Avianca, which will go to a single brand and drop the Taca name at the end of May, has emerged as one of the two big Latin American airline groups, along with the newly formed Latam Group. Given Colombia's politically and economically difficult past, and considering Avianca's bankruptcy restructuring in 2004, the turnaround is all the more remarkable. Following the announced departure of TAM Brazil, Avianca will also be the Star Alliance's sole partner in South America. And Bogota is its most important base.
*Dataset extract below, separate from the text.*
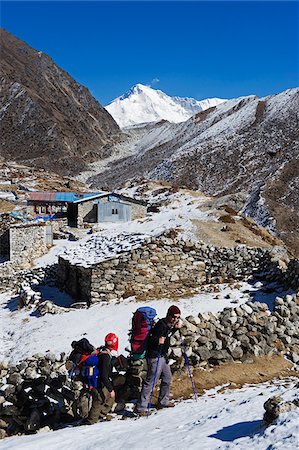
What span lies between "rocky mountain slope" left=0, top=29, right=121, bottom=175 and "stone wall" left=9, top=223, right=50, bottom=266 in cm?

CEO Fabio Villegas is about to launch the next stage of the group integration that will likely span another 2-3 years. Avianca has “come a long way already,” he says. In its initial integration phase, the airline went to a single administration (most functions are now based in Bogota), merged the frequent-flier programs into the Colombian carrier's “Life Miles,” and introduced joint revenue management and a combined network.

Overall, the first stage of the group building process was about increasing revenues. And it worked: In 2009, the two airlines together carried 15 million passengers; three years later, the figure has risen to 23 million. In the same time frame, revenues grew to $4.2 billion from $2.5 billion. The integration had a positive $219 million impact on operating profit even before specific cost-saving initiatives were launched.

AviancaTaca Holding recorded an 8.3% increase in sales in 2012, reaching 7.6 billion Colombian pesos ($4.2 million), and achieved an operating profit of 506 million Colombian pesos. Both capacity and demand grew by 10.3% last year.

Now Avianca is about to launch the second integration phase, in which it hopes to save another $150 million. While the two entities will continue to exist as separate companies (although operated under a single brand), Villegas wants to introduce more joint processes in operations and maintenance and harmonize the two airlines to allow quick reallocation of aircraft and crews where needed. An outright merger into one carrier with a single air operator's certificate is deemed unrealistic given the different jurisdictions in which it has to work.

Integration efforts are not limited to the Taca operation. Avianca has taken full control of Ecuador's Aerogal, which operates a dense domestic network and has some limited international exposure following the phase-out of its Boeing 767 operation last year. Aerogal will eventually also become part of the Avianca brand, once its information technology infrastructure is upgraded.